Thousands of passengers are stranded at the four main airports in Kenya after a strike called by the aviation workers’ union forced the disruption of domestic and international flights.
About 60 flights failed to take-off at their scheduled time from Nairobi’s Jomo Kenyatta International Airport, the busiest in East Africa. Other planes left without passengers.
The strike began at midnight local time, resulting in the withdrawal of fire engines from the runaway.
Security, check-in and baggage-handling staff also stopped working.
Flights have also been disrupted at airports in the tourist hub of Mombasa, and the cities of Eldoret and Kisumu in western Kenya.
The striking workers are opposed to a plan that would see the loss-making Kenya Airways taking over the management of airports from the profit-making Kenya Airports Authority (KAA).

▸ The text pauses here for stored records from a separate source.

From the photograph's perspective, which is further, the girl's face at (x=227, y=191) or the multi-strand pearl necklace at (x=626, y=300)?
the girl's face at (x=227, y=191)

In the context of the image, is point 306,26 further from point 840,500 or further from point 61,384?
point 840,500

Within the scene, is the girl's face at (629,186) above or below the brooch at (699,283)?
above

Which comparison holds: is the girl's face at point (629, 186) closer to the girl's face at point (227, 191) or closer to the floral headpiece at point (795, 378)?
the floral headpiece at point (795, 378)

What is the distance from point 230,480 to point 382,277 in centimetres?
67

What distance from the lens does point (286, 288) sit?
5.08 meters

The workers say the proposed take-over would put their jobs at risk.
An earlier report by the BBC said that tear gas had been fired at Kenya’s main airport.

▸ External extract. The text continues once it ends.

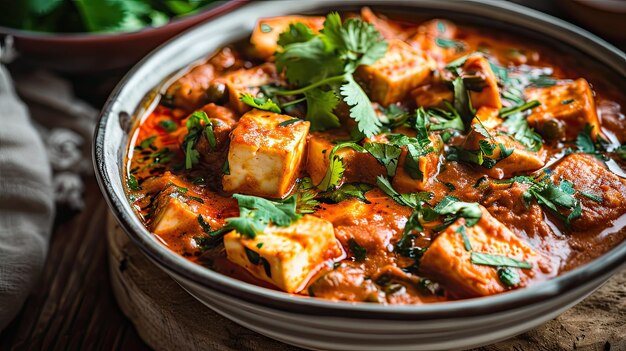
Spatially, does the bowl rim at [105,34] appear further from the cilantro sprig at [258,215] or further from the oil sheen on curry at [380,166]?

According to the report, Police had used tear gas and batons to try and disperse striking workers at the main international airport in Kenya’s capital Nairobi, local media reports say.
A key figure in organising the strike, the Kenya Aviation Workers Union secretary-general Moss Ndiema, has also been arrested.

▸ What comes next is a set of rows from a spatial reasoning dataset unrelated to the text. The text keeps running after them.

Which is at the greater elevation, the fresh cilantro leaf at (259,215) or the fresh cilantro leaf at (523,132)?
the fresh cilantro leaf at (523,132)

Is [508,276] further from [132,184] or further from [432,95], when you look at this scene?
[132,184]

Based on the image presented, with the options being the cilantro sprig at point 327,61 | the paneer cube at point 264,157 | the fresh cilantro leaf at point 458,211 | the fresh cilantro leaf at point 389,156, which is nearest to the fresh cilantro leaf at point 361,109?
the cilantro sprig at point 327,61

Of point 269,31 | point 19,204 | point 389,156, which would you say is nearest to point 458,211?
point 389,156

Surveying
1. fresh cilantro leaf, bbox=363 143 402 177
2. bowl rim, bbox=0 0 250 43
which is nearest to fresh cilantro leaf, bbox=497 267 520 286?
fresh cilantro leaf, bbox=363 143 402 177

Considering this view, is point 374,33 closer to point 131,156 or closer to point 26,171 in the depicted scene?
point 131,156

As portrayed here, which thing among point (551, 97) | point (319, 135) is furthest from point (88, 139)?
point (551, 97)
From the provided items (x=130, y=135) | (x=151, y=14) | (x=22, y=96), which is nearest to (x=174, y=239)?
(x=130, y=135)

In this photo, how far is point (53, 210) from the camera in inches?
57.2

The government has condemned the strike as illegal, and says replacement workers would be brought in to normalise the situation.
The normally busy Jomo Kenyatta International Airport in Kenya’s capital, Nairobi, was for hours at a virtual standstill due to a strike by workers opposed to a deal to take over the running of the facility, which is a regional hub.
Besides thousands of intending passengers being stranded at the Kenyan airport, the strike has also affected three other airports elsewhere in the country.